- _BRIEF_:
An identical copy of every entry below is the required output.

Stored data
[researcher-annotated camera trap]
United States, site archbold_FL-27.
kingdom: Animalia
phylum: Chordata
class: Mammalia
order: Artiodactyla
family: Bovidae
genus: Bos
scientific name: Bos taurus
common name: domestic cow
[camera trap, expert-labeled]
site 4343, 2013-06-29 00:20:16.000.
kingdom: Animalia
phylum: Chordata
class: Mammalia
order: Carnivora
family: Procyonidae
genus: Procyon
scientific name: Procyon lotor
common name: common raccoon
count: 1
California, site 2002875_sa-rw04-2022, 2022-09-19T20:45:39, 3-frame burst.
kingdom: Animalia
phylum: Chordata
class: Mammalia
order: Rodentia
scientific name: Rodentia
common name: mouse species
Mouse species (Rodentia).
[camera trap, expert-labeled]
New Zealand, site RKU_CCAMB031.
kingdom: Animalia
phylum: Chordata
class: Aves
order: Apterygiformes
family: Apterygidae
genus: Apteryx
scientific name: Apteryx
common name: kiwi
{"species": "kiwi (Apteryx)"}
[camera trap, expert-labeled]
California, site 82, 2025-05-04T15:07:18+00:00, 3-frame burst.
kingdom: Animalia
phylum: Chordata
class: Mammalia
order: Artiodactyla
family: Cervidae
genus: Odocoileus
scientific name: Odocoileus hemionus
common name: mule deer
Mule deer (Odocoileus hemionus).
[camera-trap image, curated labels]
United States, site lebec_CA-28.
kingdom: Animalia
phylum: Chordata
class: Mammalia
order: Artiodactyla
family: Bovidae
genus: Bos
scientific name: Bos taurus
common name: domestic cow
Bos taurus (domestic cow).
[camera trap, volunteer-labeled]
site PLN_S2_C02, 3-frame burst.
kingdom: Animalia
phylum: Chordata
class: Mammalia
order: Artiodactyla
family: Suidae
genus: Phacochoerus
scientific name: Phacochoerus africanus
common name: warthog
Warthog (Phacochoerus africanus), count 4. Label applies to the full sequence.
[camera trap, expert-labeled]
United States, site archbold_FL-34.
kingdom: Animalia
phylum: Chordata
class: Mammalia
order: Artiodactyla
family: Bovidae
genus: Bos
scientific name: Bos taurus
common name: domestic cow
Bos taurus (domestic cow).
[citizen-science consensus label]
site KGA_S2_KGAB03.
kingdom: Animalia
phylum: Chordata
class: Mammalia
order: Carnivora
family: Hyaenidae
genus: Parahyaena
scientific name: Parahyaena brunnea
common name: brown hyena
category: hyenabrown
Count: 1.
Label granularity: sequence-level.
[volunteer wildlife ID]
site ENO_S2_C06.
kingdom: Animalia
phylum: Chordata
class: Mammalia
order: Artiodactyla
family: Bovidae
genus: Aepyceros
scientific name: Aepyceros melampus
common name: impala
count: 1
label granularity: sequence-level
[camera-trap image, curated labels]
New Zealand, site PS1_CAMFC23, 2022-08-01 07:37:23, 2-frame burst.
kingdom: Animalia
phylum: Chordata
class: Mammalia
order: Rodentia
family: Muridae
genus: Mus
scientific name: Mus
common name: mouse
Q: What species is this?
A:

- _RESPONSE AREA_:
[researcher-annotated camera trap]
United States, site archbold_FL-27.
kingdom: Animalia
phylum: Chordata
class: Mammalia
order: Artiodactyla
family: Bovidae
genus: Bos
scientific name: Bos taurus
common name: domestic cow
[camera trap, expert-labeled]
site 4343, 2013-06-29 00:20:16.000.
kingdom: Animalia
phylum: Chordata
class: Mammalia
order: Carnivora
family: Procyonidae
genus: Procyon
scientific name: Procyon lotor
common name: common raccoon
count: 1
California, site 2002875_sa-rw04-2022, 2022-09-19T20:45:39, 3-frame burst.
kingdom: Animalia
phylum: Chordata
class: Mammalia
order: Rodentia
scientific name: Rodentia
common name: mouse species
Mouse species (Rodentia).
[camera trap, expert-labeled]
New Zealand, site RKU_CCAMB031.
kingdom: Animalia
phylum: Chordata
class: Aves
order: Apterygiformes
family: Apterygidae
genus: Apteryx
scientific name: Apteryx
common name: kiwi
{"species": "kiwi (Apteryx)"}
[camera trap, expert-labeled]
California, site 82, 2025-05-04T15:07:18+00:00, 3-frame burst.
kingdom: Animalia
phylum: Chordata
class: Mammalia
order: Artiodactyla
family: Cervidae
genus: Odocoileus
scientific name: Odocoileus hemionus
common name: mule deer
Mule deer (Odocoileus hemionus).
[camera-trap image, curated labels]
United States, site lebec_CA-28.
kingdom: Animalia
phylum: Chordata
class: Mammalia
order: Artiodactyla
family: Bovidae
genus: Bos
scientific name: Bos taurus
common name: domestic cow
Bos taurus (domestic cow).
[camera trap, volunteer-labeled]
site PLN_S2_C02, 3-frame burst.
kingdom: Animalia
phylum: Chordata
class: Mammalia
order: Artiodactyla
family: Suidae
genus: Phacochoerus
scientific name: Phacochoerus africanus
common name: warthog
Warthog (Phacochoerus africanus), count 4. Label applies to the full sequence.
[camera trap, expert-labeled]
United States, site archbold_FL-34.
kingdom: Animalia
phylum: Chordata
class: Mammalia
order: Artiodactyla
family: Bovidae
genus: Bos
scientific name: Bos taurus
common name: domestic cow
Bos taurus (domestic cow).
[citizen-science consensus label]
site KGA_S2_KGAB03.
kingdom: Animalia
phylum: Chordata
class: Mammalia
order: Carnivora
family: Hyaenidae
genus: Parahyaena
scientific name: Parahyaena brunnea
common name: brown hyena
category: hyenabrown
Count: 1.
Label granularity: sequence-level.
[volunteer wildlife ID]
site ENO_S2_C06.
kingdom: Animalia
phylum: Chordata
class: Mammalia
order: Artiodactyla
family: Bovidae
genus: Aepyceros
scientific name: Aepyceros melampus
common name: impala
count: 1
label granularity: sequence-level
[camera-trap image, curated labels]
New Zealand, site PS1_CAMFC23, 2022-08-01 07:37:23, 2-frame burst.
kingdom: Animalia
phylum: Chordata
class: Mammalia
order: Rodentia
family: Muridae
genus: Mus
scientific name: Mus
common name: mouse
Q: What species is this?
A:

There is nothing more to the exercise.